La campagna italiana per le elezioni europee schiera in gara tutti o quasi i leader di partito. Quasi nessuno dei quali prenderà posto nell’emiciclo del Parlamento europeo.
Una volta eletti, i nostri capi politici cederanno il posto a chi viene dopo di loro e resteranno a Roma, alla Camera dei deputati. Una procedura che l’ex presidente della Commissione Romano Prodi ha criticato aspramente qualche settimana fa dicendo che «è una pratica che deprime la democrazia»: in quell’occasione se la stava prendendo, il Professore, soprattutto con Elly Schlein più che «con la destra che queste cose le fa».
Richiamo non ascoltato, né da Schlein né tantomeno da Giorgia Meloni.
Meloni è intenzionata a trasformare il voto europeo in un referendum su di lei e il suo governo per uscirne più forte di prima e dettare la linea agli alleati mettendo all’angolo l’opposizione. Si potrà votare “Giorgia” come lei stessa ha chiesto – evocando Evita? – e come il Viminale ha certificato che si può fare (ma i costituzionalisti hanno più di un dubbio) e cementare così la sua leadership.Forte di questo consenso, lei ne trarrà la forza per cercare di inserirsi nel grande gioco finalizzato a dare a Palais Berlaymont un nuovo capo al posto di Ursula von der Leyen la cui conferma è sempre meno probabile, tant’è che i rapporti con la nostra premier si sono di recente parecchio allentati.
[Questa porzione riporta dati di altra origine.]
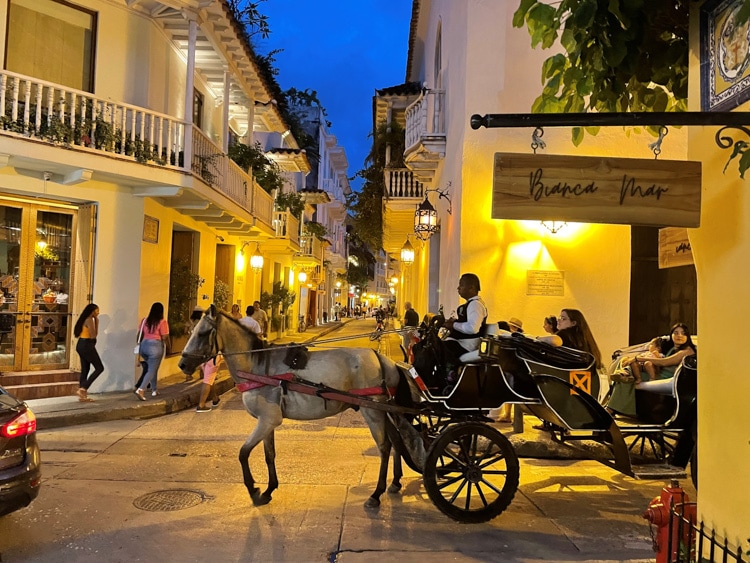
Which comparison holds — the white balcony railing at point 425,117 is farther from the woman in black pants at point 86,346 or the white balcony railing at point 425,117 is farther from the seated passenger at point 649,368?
the woman in black pants at point 86,346

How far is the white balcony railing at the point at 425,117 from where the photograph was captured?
13.1m

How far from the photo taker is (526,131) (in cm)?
1009

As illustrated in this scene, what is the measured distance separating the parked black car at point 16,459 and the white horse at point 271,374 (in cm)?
143

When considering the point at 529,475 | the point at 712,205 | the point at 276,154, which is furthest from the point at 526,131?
→ the point at 276,154

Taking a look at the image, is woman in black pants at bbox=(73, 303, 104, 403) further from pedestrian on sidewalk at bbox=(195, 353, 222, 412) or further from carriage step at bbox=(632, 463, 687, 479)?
carriage step at bbox=(632, 463, 687, 479)

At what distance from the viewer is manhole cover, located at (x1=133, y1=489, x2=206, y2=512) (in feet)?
18.5

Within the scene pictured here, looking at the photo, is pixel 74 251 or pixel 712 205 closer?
pixel 712 205

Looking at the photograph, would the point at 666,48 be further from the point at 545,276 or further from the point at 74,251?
the point at 74,251

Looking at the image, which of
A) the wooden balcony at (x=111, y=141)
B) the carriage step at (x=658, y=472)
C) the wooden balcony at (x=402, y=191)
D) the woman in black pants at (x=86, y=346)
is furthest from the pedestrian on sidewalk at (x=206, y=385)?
the wooden balcony at (x=402, y=191)

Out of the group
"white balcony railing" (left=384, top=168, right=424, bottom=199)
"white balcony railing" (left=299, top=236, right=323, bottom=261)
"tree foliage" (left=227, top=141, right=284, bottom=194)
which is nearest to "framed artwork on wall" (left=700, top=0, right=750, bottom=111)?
"white balcony railing" (left=384, top=168, right=424, bottom=199)

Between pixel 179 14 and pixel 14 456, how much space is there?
10272 mm

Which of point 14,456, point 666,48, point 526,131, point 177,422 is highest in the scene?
point 526,131

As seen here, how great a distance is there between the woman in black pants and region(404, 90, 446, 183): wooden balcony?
7309 mm

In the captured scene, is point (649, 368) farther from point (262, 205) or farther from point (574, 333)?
point (262, 205)
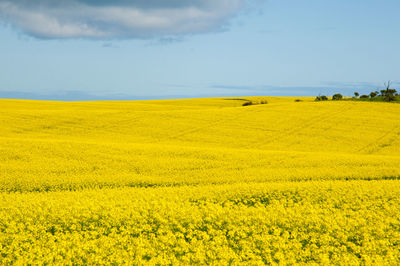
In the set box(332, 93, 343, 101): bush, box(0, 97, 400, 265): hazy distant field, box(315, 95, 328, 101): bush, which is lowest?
box(0, 97, 400, 265): hazy distant field

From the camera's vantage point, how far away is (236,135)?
26.9m

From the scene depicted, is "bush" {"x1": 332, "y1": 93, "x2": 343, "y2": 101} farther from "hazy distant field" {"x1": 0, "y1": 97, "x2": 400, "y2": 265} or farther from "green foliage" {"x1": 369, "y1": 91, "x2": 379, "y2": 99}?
"hazy distant field" {"x1": 0, "y1": 97, "x2": 400, "y2": 265}

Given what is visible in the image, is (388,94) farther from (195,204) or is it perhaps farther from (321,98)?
(195,204)

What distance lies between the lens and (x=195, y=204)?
37.8 ft

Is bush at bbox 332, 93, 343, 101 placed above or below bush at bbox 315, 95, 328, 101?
above

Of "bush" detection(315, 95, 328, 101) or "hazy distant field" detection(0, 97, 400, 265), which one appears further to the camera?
"bush" detection(315, 95, 328, 101)

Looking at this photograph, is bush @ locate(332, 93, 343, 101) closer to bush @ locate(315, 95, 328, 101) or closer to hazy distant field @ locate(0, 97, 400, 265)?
bush @ locate(315, 95, 328, 101)

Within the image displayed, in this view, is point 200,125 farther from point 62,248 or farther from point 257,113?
point 62,248

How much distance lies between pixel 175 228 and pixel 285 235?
9.38 ft

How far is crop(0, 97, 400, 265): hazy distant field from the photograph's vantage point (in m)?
8.44

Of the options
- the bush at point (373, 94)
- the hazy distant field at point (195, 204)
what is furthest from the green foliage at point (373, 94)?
the hazy distant field at point (195, 204)

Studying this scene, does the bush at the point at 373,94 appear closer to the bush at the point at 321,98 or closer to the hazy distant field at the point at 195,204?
the bush at the point at 321,98

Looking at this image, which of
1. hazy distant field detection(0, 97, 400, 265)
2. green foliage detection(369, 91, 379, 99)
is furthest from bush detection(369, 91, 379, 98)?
hazy distant field detection(0, 97, 400, 265)

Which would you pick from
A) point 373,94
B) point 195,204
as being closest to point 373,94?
point 373,94
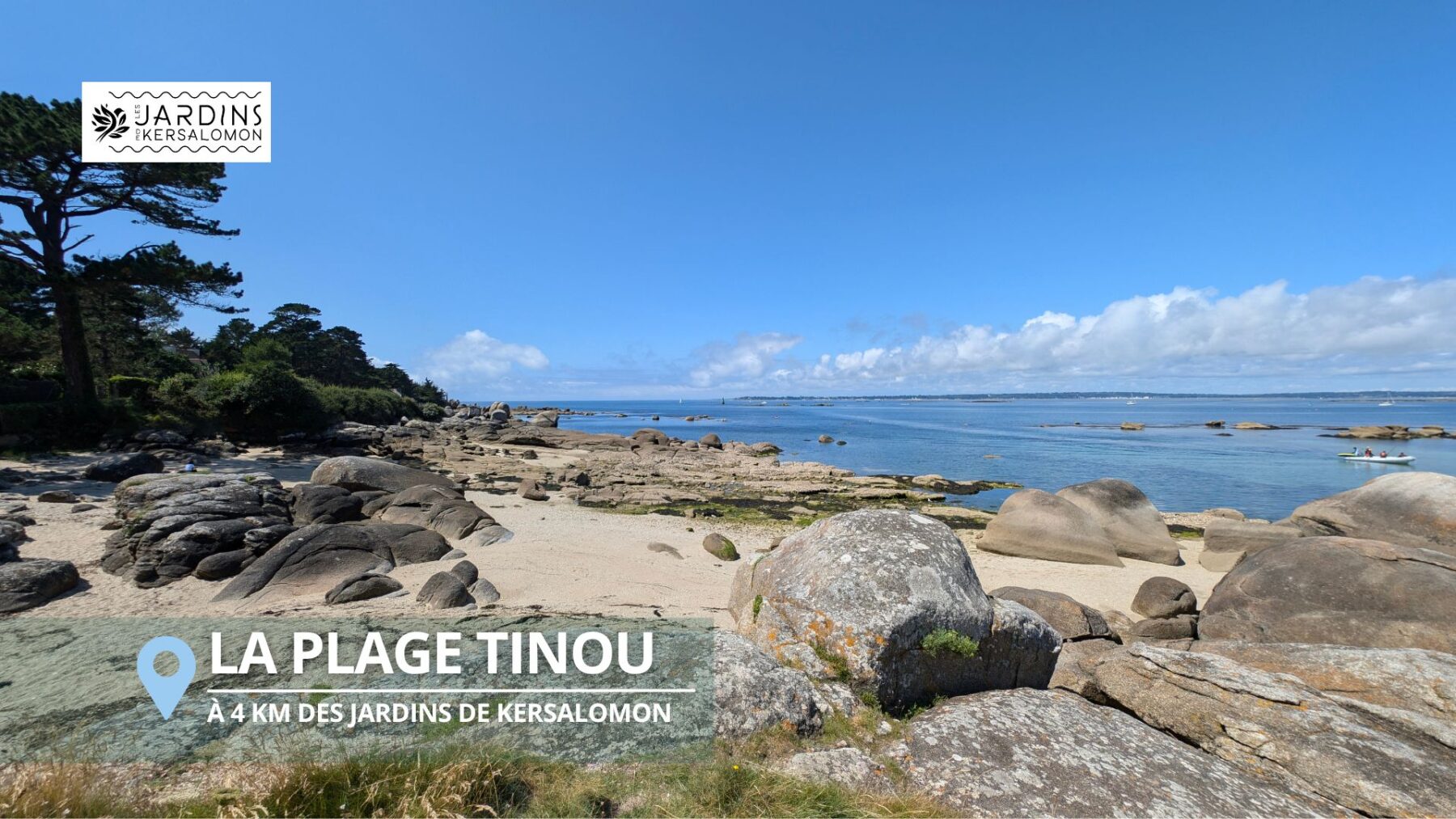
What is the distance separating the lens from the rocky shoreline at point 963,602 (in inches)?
172

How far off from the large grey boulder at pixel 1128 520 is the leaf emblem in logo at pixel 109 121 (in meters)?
33.8

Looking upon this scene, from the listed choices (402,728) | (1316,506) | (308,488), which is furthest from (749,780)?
(1316,506)

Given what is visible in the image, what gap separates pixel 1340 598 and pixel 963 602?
8.76m

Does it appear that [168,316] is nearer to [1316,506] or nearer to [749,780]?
[749,780]

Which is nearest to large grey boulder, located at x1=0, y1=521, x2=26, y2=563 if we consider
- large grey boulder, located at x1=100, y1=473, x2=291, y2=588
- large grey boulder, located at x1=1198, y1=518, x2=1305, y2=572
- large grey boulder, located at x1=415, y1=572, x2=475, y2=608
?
large grey boulder, located at x1=100, y1=473, x2=291, y2=588

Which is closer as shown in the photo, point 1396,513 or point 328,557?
point 328,557

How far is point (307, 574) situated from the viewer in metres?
10.0

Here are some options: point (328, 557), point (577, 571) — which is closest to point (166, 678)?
point (328, 557)

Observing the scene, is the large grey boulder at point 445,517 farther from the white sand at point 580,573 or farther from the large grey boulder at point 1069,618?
the large grey boulder at point 1069,618

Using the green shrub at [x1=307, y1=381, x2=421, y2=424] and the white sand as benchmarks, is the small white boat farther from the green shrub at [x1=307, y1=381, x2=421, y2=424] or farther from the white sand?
the green shrub at [x1=307, y1=381, x2=421, y2=424]

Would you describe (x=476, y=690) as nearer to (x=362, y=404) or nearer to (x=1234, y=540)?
(x=1234, y=540)

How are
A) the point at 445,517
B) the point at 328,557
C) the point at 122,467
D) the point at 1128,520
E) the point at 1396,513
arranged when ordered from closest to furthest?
the point at 328,557
the point at 445,517
the point at 1396,513
the point at 122,467
the point at 1128,520

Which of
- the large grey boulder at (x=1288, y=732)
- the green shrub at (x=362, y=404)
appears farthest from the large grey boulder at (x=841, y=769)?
the green shrub at (x=362, y=404)

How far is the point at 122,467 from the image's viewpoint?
18.1m
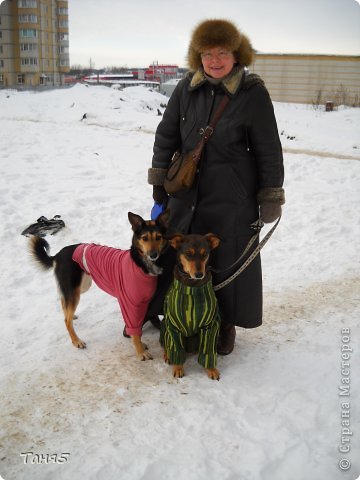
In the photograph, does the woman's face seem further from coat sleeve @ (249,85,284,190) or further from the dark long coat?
coat sleeve @ (249,85,284,190)

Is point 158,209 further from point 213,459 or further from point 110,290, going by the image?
point 213,459

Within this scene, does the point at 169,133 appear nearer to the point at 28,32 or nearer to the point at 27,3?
the point at 27,3

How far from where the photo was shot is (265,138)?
2.84m

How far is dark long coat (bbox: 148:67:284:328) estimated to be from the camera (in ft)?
9.32

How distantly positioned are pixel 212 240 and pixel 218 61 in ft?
4.00

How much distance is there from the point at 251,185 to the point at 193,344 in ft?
4.21

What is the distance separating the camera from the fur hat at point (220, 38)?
8.99ft

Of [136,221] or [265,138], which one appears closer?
[265,138]

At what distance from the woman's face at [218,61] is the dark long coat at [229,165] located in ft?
0.21

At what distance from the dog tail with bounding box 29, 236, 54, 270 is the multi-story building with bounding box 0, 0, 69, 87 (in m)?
20.7

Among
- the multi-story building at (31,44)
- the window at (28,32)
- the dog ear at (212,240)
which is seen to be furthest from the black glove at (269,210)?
the window at (28,32)

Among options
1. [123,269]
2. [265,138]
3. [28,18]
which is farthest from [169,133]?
[28,18]

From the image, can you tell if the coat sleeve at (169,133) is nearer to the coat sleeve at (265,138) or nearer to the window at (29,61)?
the coat sleeve at (265,138)

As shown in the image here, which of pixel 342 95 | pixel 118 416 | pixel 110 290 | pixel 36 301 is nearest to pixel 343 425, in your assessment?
pixel 118 416
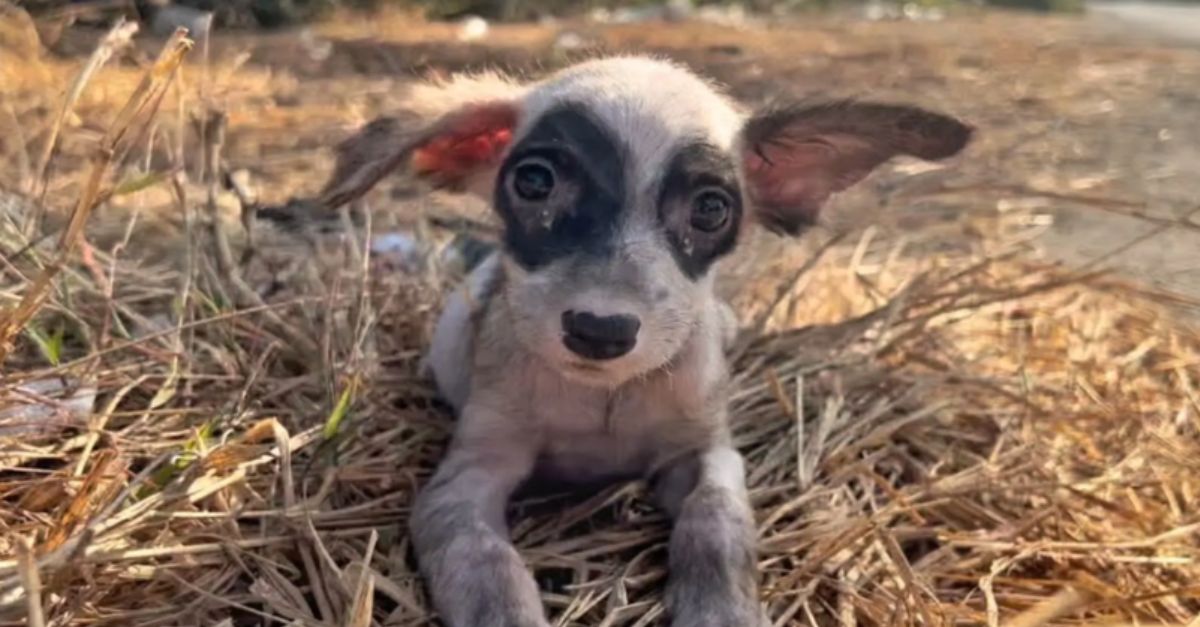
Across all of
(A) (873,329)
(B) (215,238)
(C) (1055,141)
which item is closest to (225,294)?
(B) (215,238)

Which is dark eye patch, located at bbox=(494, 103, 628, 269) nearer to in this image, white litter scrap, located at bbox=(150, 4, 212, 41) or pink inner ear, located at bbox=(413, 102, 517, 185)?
pink inner ear, located at bbox=(413, 102, 517, 185)

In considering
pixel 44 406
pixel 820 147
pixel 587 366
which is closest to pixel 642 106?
pixel 820 147

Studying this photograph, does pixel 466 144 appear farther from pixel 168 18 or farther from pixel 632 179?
pixel 168 18

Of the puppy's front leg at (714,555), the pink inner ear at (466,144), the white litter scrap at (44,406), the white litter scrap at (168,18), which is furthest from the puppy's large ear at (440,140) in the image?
the white litter scrap at (168,18)

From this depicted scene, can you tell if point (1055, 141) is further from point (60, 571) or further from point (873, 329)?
point (60, 571)

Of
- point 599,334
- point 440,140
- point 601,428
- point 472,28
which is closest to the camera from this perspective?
point 599,334

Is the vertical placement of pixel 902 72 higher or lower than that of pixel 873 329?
lower
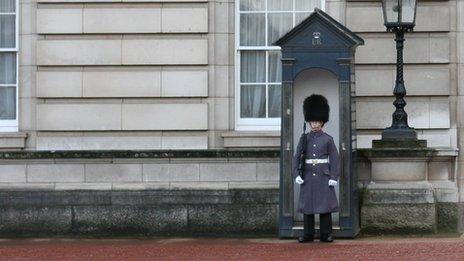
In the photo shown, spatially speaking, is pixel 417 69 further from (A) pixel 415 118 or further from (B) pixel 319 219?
(B) pixel 319 219

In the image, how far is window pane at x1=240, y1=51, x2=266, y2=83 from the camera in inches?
693

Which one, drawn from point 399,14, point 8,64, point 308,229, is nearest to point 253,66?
point 399,14

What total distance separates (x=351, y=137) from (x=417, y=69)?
72.9 inches

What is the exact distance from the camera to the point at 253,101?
57.8 feet

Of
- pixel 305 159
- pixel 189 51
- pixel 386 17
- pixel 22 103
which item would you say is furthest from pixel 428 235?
pixel 22 103

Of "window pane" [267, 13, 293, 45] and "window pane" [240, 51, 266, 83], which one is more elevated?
"window pane" [267, 13, 293, 45]

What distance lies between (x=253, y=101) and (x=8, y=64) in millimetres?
3760

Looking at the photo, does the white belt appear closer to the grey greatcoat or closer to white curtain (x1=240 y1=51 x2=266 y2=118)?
the grey greatcoat

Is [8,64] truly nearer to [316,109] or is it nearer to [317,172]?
[316,109]

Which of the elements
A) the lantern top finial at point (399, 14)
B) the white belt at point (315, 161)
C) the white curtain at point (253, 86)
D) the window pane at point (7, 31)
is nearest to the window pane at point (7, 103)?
the window pane at point (7, 31)

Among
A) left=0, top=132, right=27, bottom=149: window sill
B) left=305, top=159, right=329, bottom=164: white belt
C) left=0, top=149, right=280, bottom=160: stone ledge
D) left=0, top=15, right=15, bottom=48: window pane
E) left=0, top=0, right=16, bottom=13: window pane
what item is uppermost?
left=0, top=0, right=16, bottom=13: window pane

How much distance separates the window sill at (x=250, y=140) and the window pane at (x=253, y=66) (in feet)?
2.98

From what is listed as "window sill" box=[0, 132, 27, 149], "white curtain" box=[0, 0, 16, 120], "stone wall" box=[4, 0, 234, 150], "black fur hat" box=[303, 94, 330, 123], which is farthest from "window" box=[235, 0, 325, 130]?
"white curtain" box=[0, 0, 16, 120]

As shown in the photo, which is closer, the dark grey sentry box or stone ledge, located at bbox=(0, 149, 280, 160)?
the dark grey sentry box
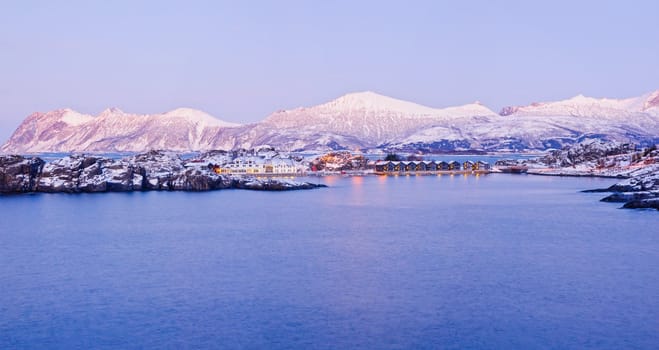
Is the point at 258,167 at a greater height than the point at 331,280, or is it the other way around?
the point at 258,167

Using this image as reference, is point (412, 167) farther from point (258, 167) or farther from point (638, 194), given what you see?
point (638, 194)

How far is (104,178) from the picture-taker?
48.2 metres

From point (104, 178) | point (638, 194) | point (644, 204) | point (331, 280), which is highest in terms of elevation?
point (104, 178)

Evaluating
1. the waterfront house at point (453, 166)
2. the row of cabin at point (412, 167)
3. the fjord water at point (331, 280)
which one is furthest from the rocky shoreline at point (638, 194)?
the waterfront house at point (453, 166)

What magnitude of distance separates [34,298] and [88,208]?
2207 centimetres

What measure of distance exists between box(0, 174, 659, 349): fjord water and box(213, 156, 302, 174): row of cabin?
41.7m

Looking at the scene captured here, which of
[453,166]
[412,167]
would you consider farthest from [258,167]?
[453,166]

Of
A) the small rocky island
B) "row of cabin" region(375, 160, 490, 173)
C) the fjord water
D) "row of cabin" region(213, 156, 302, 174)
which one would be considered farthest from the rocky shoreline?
"row of cabin" region(375, 160, 490, 173)

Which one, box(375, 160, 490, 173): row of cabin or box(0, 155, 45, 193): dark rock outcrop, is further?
box(375, 160, 490, 173): row of cabin

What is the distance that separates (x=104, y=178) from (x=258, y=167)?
2815 centimetres

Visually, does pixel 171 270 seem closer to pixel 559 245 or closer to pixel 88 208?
pixel 559 245

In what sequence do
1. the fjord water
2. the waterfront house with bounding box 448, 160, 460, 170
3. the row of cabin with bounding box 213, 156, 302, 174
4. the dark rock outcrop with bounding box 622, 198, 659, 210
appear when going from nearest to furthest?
the fjord water < the dark rock outcrop with bounding box 622, 198, 659, 210 < the row of cabin with bounding box 213, 156, 302, 174 < the waterfront house with bounding box 448, 160, 460, 170

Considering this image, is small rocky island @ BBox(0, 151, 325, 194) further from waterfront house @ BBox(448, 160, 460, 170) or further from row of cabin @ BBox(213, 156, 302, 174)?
waterfront house @ BBox(448, 160, 460, 170)

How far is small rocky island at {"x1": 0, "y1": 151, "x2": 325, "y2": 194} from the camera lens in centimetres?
4728
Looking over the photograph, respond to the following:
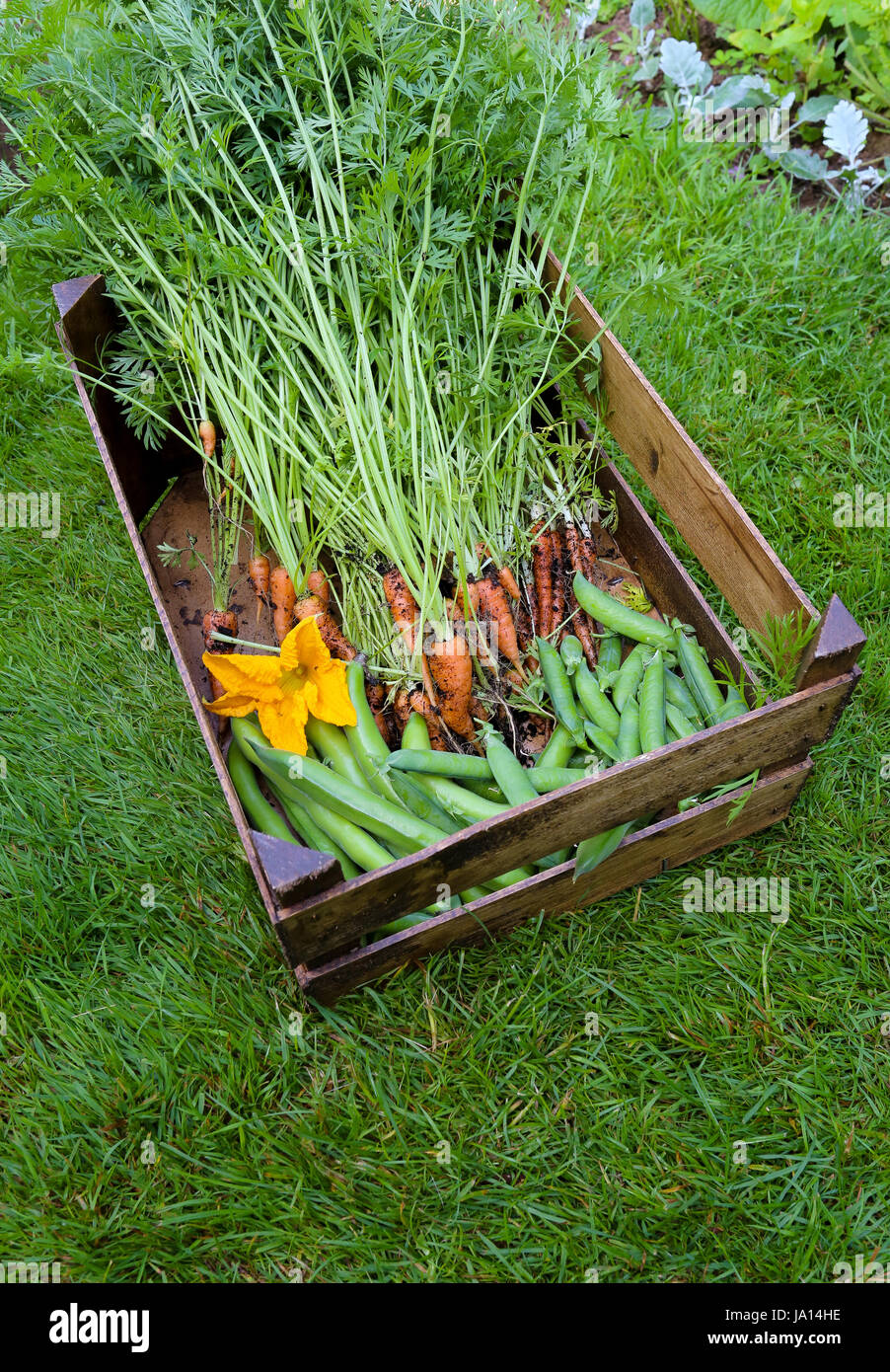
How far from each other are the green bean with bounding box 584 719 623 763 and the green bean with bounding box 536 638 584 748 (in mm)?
31

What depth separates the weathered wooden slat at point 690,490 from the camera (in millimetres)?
2295

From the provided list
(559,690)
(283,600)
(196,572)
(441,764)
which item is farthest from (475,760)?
(196,572)

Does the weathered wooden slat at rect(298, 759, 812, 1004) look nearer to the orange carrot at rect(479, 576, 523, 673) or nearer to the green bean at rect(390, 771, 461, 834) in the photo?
the green bean at rect(390, 771, 461, 834)

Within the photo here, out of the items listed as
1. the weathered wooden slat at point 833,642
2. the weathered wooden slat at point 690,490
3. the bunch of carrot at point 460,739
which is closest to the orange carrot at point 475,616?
the bunch of carrot at point 460,739

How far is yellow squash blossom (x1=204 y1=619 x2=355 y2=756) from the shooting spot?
7.18 ft

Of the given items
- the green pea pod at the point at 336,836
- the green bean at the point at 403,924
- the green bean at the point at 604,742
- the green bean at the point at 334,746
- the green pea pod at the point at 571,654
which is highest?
the green pea pod at the point at 571,654

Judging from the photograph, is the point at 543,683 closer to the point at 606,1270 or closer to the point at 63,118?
the point at 606,1270

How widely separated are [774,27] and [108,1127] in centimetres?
476

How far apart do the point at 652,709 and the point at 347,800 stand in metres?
0.75

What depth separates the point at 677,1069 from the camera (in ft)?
7.14

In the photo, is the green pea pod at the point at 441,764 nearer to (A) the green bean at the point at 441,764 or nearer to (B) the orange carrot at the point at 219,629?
(A) the green bean at the point at 441,764

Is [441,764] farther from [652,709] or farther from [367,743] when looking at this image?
[652,709]

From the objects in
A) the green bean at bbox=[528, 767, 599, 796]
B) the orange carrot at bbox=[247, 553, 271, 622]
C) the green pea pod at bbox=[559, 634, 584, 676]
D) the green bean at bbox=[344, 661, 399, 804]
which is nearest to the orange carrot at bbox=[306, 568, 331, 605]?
the orange carrot at bbox=[247, 553, 271, 622]

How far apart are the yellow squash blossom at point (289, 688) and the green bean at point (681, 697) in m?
0.78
La speranza di Meloni è che l’Europa si sposti talmente a destra da far emergere un candidato del Partito popolare europeo meno incline di von der Leyen a trattare con i socialisti (Metsola? Weber?). Se poi il candidato dei tedeschi e dei francesi fosse Mario Draghi come si vocifera da tempo, Meloni proverebbe ad essere della partita ricavandone un dividendo politico, se non altro perché un italiano a capo della Commissione significherebbe per l’Italia non avere alcun altro commissario di peso.
Quindi, un referendum su “Giorgia”. Chi combatterà contro di lei quantomeno per renderle la vittoria la meno strepitosa possibile? Elly Schlein, anche lei decisa al grande passo. Il partito però le ha negato il nome sul simbolo e le correnti hanno fatto capire in più occasioni di non gradire questo eccesso di presenzialismo della segretaria. Anche Prodi, anche Franceschini – i suoi due sponsor dei primi tempi – avrebbero preferito che lasciasse perdere, ma la segretaria ha risposto: «Ascolto tutti ma a decidere tocca a me».
E così sarà un duello Giorgia-Elly, e se le cose andranno come dovrebbero, è possibile che le si veda insieme in televisione a duellare come ormai non succede da molto tempo: lo spettacolo è assicurato. I Cinque Stelle faranno parte del pubblico: Conte non si candida, non vuole rischiare di portare lui a casa un magro bottino. E così si limita a criticare gli altri: «Elettori ingannati da chi sa che, una volta eletto, non andrà a Bruxelles».
Anche Tajani si presenta agli elettori. Lo fa per dimostrare che Forza Italia non solo non è finita dopo la scomparsa di Berlusconi ma può legittimamente aspirare al ruolo di vero numero due della coalizione, e il ministro degli Esteri vuole agevolare (e intestarsi) questo risultato. Quanto a Salvini, il leader leghista ha deciso di candidare il generale Vannacci nonostante che quest’ultimo stia sullo stomaco a quasi tutti i capi leghisti. Dicono che il militare possa portare una montagna di voti, che è esattamente ciò di cui Salvini ha bisogno per rimanere in sella. In coda alla fila, Carlo Calenda, prima contrario, ora ha cambiato idea e scenderà in campo in tutte le circoscrizioni. Così come Matteo Renzi.